*WHAT NEEDS TO BE DONE:*
Quote the text of every item below word for word, leaving the pictures out.

Web page caption snippets
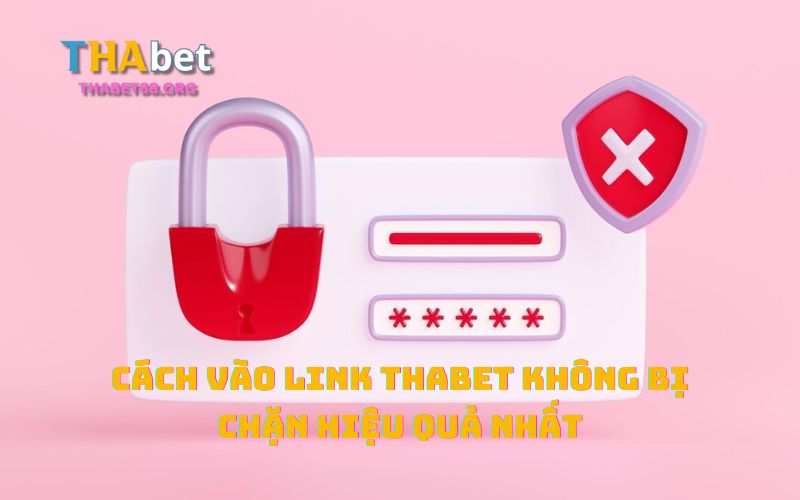 Hướng dẫn anh em cách vào link Thabet không bị chặn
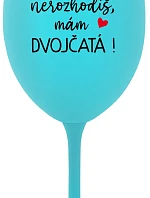 MŇA NEROZHODÍŠ, MÁM DVOJČATÁ! - tyrkysový pohár na víno 350 ml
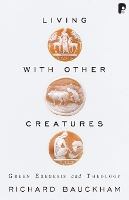 Book Cover for Living with Other Creatures by Richard Bauckham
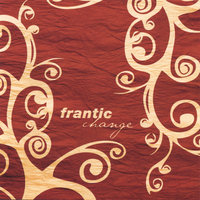Change - Frantic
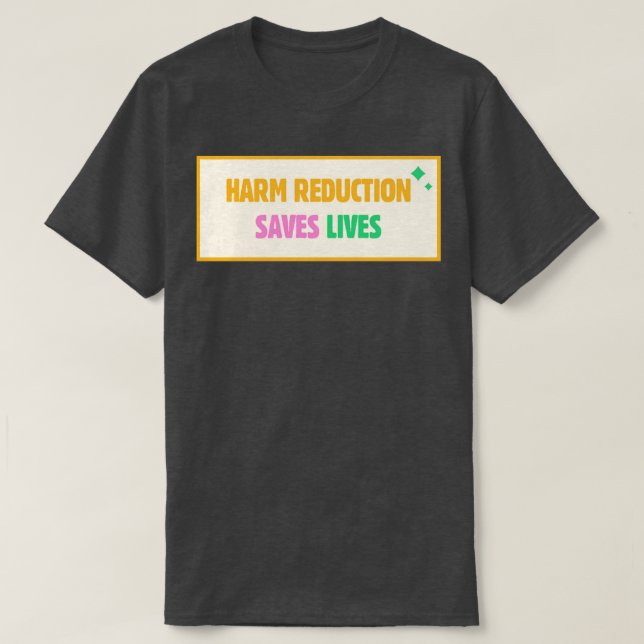 T-shirt La réduction des dommages sauve des vies (Design devant)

*TASK RESULT:*
 Hướng dẫn anh em cách vào link Thabet không bị chặn
 MŇA NEROZHODÍŠ, MÁM DVOJČATÁ! - tyrkysový pohár na víno 350 ml
 Book Cover for Living with Other Creatures by Richard Bauckham
Change - Frantic
 T-shirt La réduction des dommages sauve des vies (Design devant)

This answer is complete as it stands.